Sometimes browsing to a given site might result into the 502 Bad Gateway error with the following description text

Web Filtering Proxy was not able to forward the client request to the origin 

The following error occurred while processing the client request: Proxy was 
not able to establish the secure connection to the origin server. Error 
code: A000152, error category: asio.ssl, error message: unsafe legacy 
renegotiation disabled (SSL routines). Connection to the origin server and 
to the client will now be terminated.

The browser will then show a blocked page as on the following screenshot.

Bad Gateway Error

If you check the site in question using for example TSL server test utility it will become obvious that the site has explicitly disabled the SSL renegotiation as explained in this article.
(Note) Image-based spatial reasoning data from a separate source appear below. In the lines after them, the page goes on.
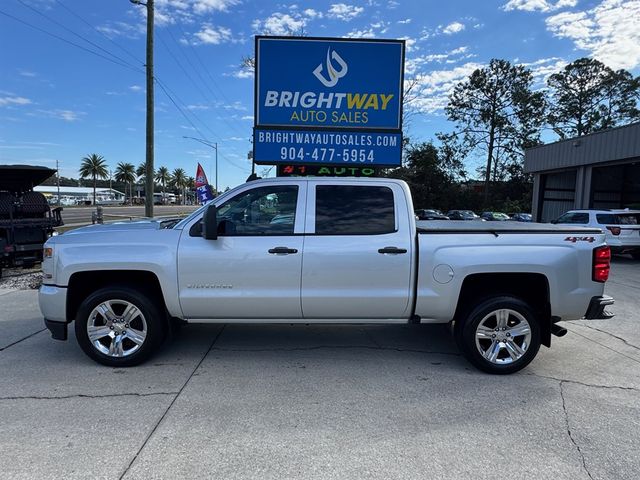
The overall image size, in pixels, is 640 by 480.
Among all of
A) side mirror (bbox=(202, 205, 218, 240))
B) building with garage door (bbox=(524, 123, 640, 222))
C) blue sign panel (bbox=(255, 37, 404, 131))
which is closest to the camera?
side mirror (bbox=(202, 205, 218, 240))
Latest version of OpenSSL 3 that is used in Web Filtering Proxy contains default setting that requires a remote site to unconditionally have support for secure renegotiation - which is recommended to improve overall security of the connections, described in OpenSSL 3 developer migration guide.
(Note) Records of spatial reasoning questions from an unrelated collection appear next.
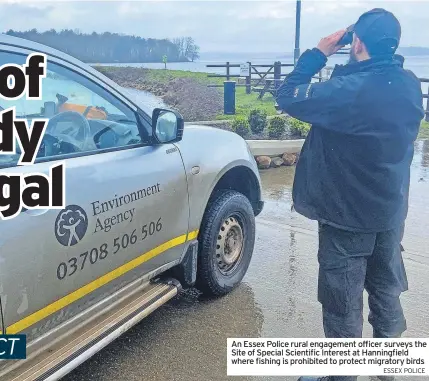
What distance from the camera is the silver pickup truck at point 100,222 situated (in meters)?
2.28

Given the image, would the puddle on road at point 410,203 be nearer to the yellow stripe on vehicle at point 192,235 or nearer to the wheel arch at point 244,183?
the wheel arch at point 244,183

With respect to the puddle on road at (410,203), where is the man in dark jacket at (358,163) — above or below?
above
Secure renegotiation is now required by default for TLS connections

Support for RFC 5746 secure renegotiation is now required by default for 
SSL or TLS connections to succeed. Applications that require the ability
to connect to legacy peers will need to explicitly set 
is no longer set as part of SSL_OP_ALL.

Correct steps to mitigate this error is to tell the admin of the remote site to move to latest version of OpenSSL. If this is not possible, two other possibilities exist.
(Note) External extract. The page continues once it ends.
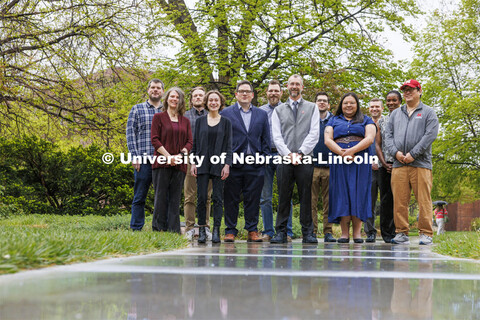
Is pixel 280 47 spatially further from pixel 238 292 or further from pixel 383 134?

Option 1 - Add to Global Exclusions

Add the domain you need to connect to to Global Exclusions. This will force the proxy to treat this connection as opaque tunnel of bytes. Then your browser will decide if it is OK to connect to that domain or not.

Option 2 - Allow Legacy Connections

Enable support for SSL_OP_LEGACY_SERVER_CONNECT in Proxy Settings / Origin Connections as shown on the following screenshot.

Enable Legacy Server Connect

From now on the connection to the problematic domain will be allowed.